## INSTRUCTION
Rewrite the listing below, replacing each "camera" with "viewpoint" and keeping everything else the same. Leave out the pictures.

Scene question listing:
- - - -

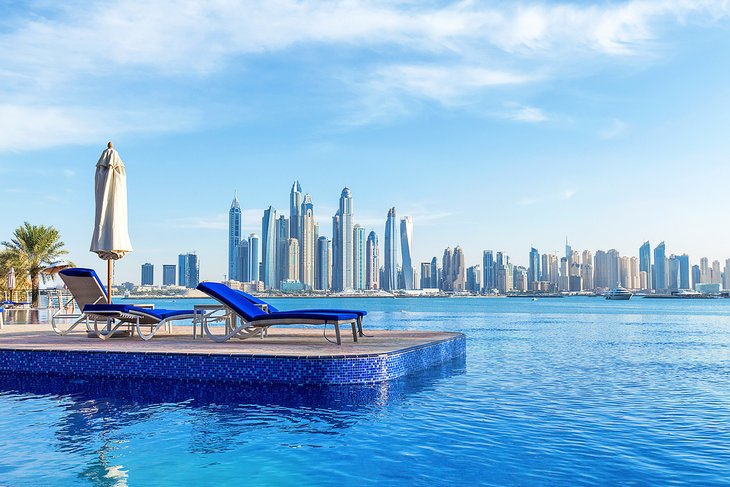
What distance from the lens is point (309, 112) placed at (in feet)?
109

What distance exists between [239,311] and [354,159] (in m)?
29.3

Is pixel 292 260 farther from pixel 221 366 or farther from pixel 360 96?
pixel 221 366

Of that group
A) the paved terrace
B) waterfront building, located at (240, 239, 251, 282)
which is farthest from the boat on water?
the paved terrace

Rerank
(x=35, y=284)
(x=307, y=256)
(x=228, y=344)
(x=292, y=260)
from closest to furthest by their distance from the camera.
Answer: (x=228, y=344), (x=35, y=284), (x=292, y=260), (x=307, y=256)

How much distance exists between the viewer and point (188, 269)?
6924 inches

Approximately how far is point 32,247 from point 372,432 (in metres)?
28.9

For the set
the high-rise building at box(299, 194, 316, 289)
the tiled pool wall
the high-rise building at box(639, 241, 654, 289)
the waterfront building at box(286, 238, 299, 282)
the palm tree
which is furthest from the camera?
the high-rise building at box(299, 194, 316, 289)

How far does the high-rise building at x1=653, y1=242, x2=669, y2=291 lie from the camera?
181 meters

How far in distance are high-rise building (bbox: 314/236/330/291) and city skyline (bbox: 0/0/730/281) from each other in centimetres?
14976

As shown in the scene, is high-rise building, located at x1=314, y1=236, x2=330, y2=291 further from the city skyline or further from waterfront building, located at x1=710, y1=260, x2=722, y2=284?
the city skyline

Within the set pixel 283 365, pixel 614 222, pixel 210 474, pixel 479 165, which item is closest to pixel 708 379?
pixel 283 365

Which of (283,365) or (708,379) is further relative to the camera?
(708,379)

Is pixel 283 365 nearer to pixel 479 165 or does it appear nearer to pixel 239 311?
pixel 239 311

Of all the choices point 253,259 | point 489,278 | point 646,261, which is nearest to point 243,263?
point 253,259
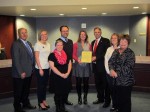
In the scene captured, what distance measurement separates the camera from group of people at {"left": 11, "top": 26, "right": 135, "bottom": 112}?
314 centimetres

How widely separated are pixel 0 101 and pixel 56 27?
4991 mm

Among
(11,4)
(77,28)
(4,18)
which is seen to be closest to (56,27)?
(77,28)

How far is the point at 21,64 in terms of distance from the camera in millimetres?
3707

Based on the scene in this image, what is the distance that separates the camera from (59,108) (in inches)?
152

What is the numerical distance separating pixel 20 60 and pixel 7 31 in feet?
16.9

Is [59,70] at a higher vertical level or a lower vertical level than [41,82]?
higher

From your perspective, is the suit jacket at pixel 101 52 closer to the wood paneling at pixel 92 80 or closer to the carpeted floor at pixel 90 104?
the carpeted floor at pixel 90 104

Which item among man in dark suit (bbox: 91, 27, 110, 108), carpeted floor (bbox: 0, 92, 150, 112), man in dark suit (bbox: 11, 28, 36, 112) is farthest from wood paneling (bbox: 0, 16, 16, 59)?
man in dark suit (bbox: 91, 27, 110, 108)

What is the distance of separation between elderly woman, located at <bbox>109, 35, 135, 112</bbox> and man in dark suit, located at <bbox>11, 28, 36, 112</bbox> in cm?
144

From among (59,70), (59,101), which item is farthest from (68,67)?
(59,101)

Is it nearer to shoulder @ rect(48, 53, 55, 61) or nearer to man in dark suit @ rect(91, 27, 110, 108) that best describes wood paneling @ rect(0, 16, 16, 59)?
man in dark suit @ rect(91, 27, 110, 108)

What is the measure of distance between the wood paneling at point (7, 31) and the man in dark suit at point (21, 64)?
15.9 ft

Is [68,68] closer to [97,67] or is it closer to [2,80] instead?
[97,67]

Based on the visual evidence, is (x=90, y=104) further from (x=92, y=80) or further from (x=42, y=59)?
(x=42, y=59)
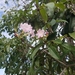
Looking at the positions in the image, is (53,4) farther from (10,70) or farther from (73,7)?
(10,70)

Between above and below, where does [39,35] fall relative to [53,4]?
below

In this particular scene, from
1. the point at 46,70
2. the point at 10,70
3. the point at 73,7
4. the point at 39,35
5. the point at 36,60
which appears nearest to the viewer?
the point at 39,35

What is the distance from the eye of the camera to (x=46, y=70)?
203 centimetres

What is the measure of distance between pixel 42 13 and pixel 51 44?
0.63 feet

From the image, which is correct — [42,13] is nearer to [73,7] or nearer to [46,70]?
[73,7]

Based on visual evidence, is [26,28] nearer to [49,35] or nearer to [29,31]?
Answer: [29,31]

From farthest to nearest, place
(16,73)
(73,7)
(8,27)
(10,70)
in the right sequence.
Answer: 1. (8,27)
2. (10,70)
3. (16,73)
4. (73,7)

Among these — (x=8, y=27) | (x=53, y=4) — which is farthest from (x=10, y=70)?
(x=53, y=4)

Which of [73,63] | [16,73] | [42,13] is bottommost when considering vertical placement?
[16,73]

- - - -

## OUTPUT
What distance from the lens is point (309, 112) placed at (in feet)?
109

What distance exists between [239,311] and [354,159] (in m)?
29.3

Is pixel 292 260 farther from pixel 221 366 or farther from pixel 360 96?
pixel 221 366

Of that group
A) the paved terrace
B) waterfront building, located at (240, 239, 251, 282)
which is farthest from the boat on water?
the paved terrace

Rerank
(x=35, y=284)
(x=307, y=256)
(x=228, y=344)
(x=292, y=260)
from closest to furthest by their distance from the viewpoint.
Answer: (x=228, y=344), (x=35, y=284), (x=292, y=260), (x=307, y=256)

How much distance exists between the viewer and point (188, 269)?
6924 inches

Approximately how far is point 32,247 from point 372,432 (in metres)?
28.9

For the set
the high-rise building at box(299, 194, 316, 289)
the tiled pool wall
the high-rise building at box(639, 241, 654, 289)
the waterfront building at box(286, 238, 299, 282)
the palm tree
which is furthest from the viewpoint?
the high-rise building at box(299, 194, 316, 289)

How far does the high-rise building at x1=653, y1=242, x2=669, y2=291 lie from the viewpoint?
181 meters

How far in distance are high-rise building (bbox: 314/236/330/291) and city skyline (bbox: 0/0/730/281) from each other in centimetres?
14976

As shown in the scene, is high-rise building, located at x1=314, y1=236, x2=330, y2=291 further from the city skyline or further from waterfront building, located at x1=710, y1=260, x2=722, y2=284?
the city skyline

Within the set pixel 283 365, pixel 614 222, pixel 210 474, pixel 479 165, which item is closest to pixel 708 379?
pixel 283 365

Which of (283,365) or (708,379) is further relative to the viewpoint?
(708,379)

Is pixel 283 365 nearer to pixel 479 165 or does it appear nearer to pixel 239 311?
pixel 239 311

Of all the choices point 253,259 | point 489,278 | point 646,261, which is nearest to point 243,263?
point 253,259
In the scene captured, what distance measurement separates the viewpoint from group of people at {"left": 11, "top": 26, "right": 135, "bottom": 112}?
314 centimetres

How widely separated are pixel 0 101 and pixel 56 27?
4991 mm

Among
(11,4)
(77,28)
(4,18)
which is seen to be closest to (56,27)?
(77,28)

How far is the point at 21,64 in terms of distance from the viewpoint in millimetres?
3707

Based on the scene in this image, what is the distance that separates the viewpoint from (59,108) (in inches)?
152

What is the numerical distance separating pixel 20 60 and pixel 7 31 in feet?
16.9

Is [59,70] at a higher vertical level or a lower vertical level than [41,82]?
higher

From your perspective, is the suit jacket at pixel 101 52 closer to the wood paneling at pixel 92 80 or closer to the carpeted floor at pixel 90 104?
the carpeted floor at pixel 90 104

Which item among man in dark suit (bbox: 91, 27, 110, 108), carpeted floor (bbox: 0, 92, 150, 112), man in dark suit (bbox: 11, 28, 36, 112) is farthest from wood paneling (bbox: 0, 16, 16, 59)?
man in dark suit (bbox: 91, 27, 110, 108)

What is the distance of separation between elderly woman, located at <bbox>109, 35, 135, 112</bbox> and man in dark suit, located at <bbox>11, 28, 36, 112</bbox> in cm?
144

From among (59,70), (59,101), which item is farthest from (68,67)?
(59,101)

Is it nearer to shoulder @ rect(48, 53, 55, 61) or nearer to man in dark suit @ rect(91, 27, 110, 108) that best describes wood paneling @ rect(0, 16, 16, 59)?
man in dark suit @ rect(91, 27, 110, 108)

What is the measure of distance between the wood paneling at point (7, 31) and the man in dark suit at point (21, 64)?
15.9 ft

Is [68,68] closer to [97,67] or is it closer to [2,80] instead?
[97,67]

Based on the visual evidence, is (x=90, y=104) further from (x=92, y=80) or further from (x=42, y=59)?
(x=42, y=59)
Looking at the positions in the image, is (53,4) farther from (10,70) or farther from (73,7)?
(10,70)

Between above and below, where does [39,35] fall relative to [53,4]?
below

In this particular scene, from
1. the point at 46,70
2. the point at 10,70
3. the point at 73,7
4. the point at 39,35
5. the point at 36,60
which appears nearest to the viewer?
the point at 39,35

What is the distance from the eye of the viewpoint to (x=46, y=70)?
203 centimetres

What is the measure of distance between pixel 42 13 and pixel 51 44?
0.63 feet

From the image, which is correct — [42,13] is nearer to [73,7] or nearer to [46,70]?
[73,7]

Based on visual evidence, is [26,28] nearer to [49,35] or nearer to [29,31]?
Answer: [29,31]

From farthest to nearest, place
(16,73)
(73,7)
(8,27)
(10,70)
in the right sequence.
Answer: 1. (8,27)
2. (10,70)
3. (16,73)
4. (73,7)

Among these — (x=8, y=27) | (x=53, y=4) — which is farthest from (x=10, y=70)?
(x=53, y=4)

Which of [73,63] | [16,73] | [42,13] is bottommost when considering vertical placement?
[16,73]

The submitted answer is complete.